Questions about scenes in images
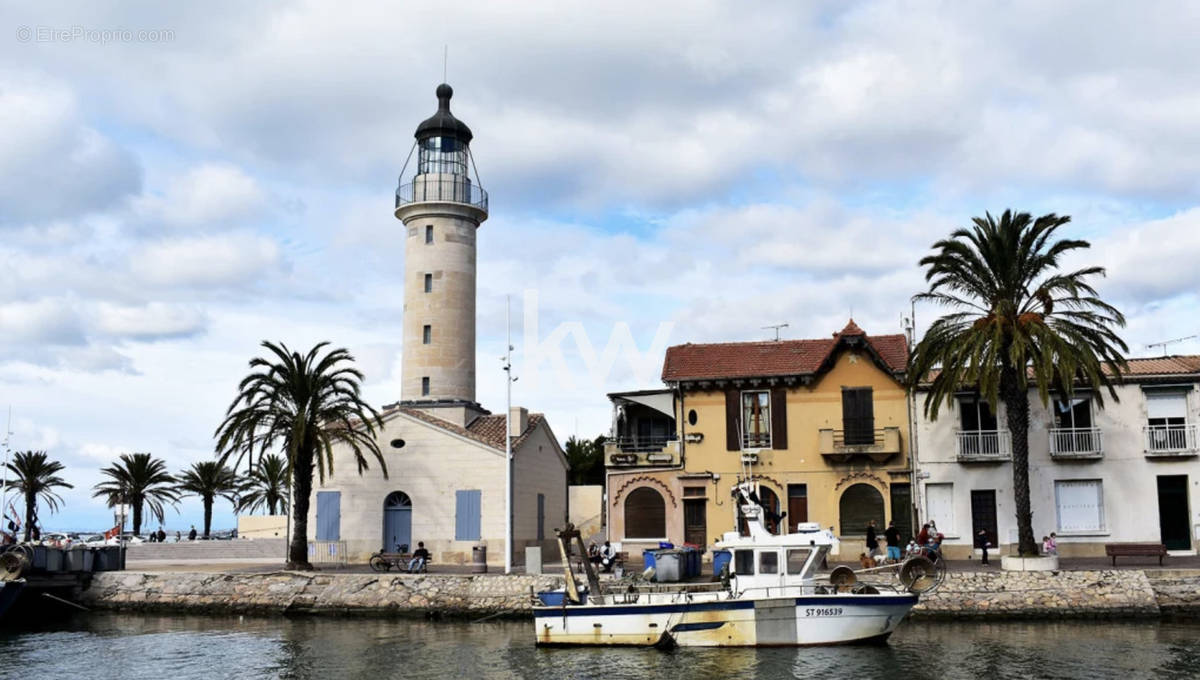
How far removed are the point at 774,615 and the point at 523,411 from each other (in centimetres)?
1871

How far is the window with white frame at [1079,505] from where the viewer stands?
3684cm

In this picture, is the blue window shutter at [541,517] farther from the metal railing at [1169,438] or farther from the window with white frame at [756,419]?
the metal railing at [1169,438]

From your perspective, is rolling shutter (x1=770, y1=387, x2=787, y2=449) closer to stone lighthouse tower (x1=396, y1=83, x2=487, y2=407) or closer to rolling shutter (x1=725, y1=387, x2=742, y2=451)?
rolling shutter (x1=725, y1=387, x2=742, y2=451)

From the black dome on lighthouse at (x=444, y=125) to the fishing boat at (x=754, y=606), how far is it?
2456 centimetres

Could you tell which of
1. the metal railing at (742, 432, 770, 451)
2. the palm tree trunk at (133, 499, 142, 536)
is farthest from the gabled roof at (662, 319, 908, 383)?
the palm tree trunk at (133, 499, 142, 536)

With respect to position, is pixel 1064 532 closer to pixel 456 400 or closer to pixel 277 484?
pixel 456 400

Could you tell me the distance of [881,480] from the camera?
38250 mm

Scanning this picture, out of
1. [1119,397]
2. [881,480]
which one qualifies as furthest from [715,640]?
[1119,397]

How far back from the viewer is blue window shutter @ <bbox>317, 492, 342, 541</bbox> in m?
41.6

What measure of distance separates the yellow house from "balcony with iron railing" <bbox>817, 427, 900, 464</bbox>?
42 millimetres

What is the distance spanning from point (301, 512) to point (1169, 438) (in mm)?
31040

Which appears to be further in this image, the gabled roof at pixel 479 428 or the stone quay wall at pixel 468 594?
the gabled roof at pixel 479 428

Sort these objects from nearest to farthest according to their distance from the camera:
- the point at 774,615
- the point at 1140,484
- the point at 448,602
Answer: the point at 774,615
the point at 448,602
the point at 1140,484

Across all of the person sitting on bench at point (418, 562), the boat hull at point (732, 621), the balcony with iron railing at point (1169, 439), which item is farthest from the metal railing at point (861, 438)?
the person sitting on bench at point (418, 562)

# Requirements
Print again the material above, limited to the lines from the one holding "Sort these objects" through the last, inclusive.

# Problem solution
Sort these objects from nearest to farthest according to their distance from the camera:
- the point at 774,615
- the point at 1140,484
- the point at 448,602
Answer: the point at 774,615
the point at 448,602
the point at 1140,484

Across all of the person sitting on bench at point (418, 562), the boat hull at point (732, 621), the balcony with iron railing at point (1169, 439), which item is farthest from the metal railing at point (861, 438)?
the person sitting on bench at point (418, 562)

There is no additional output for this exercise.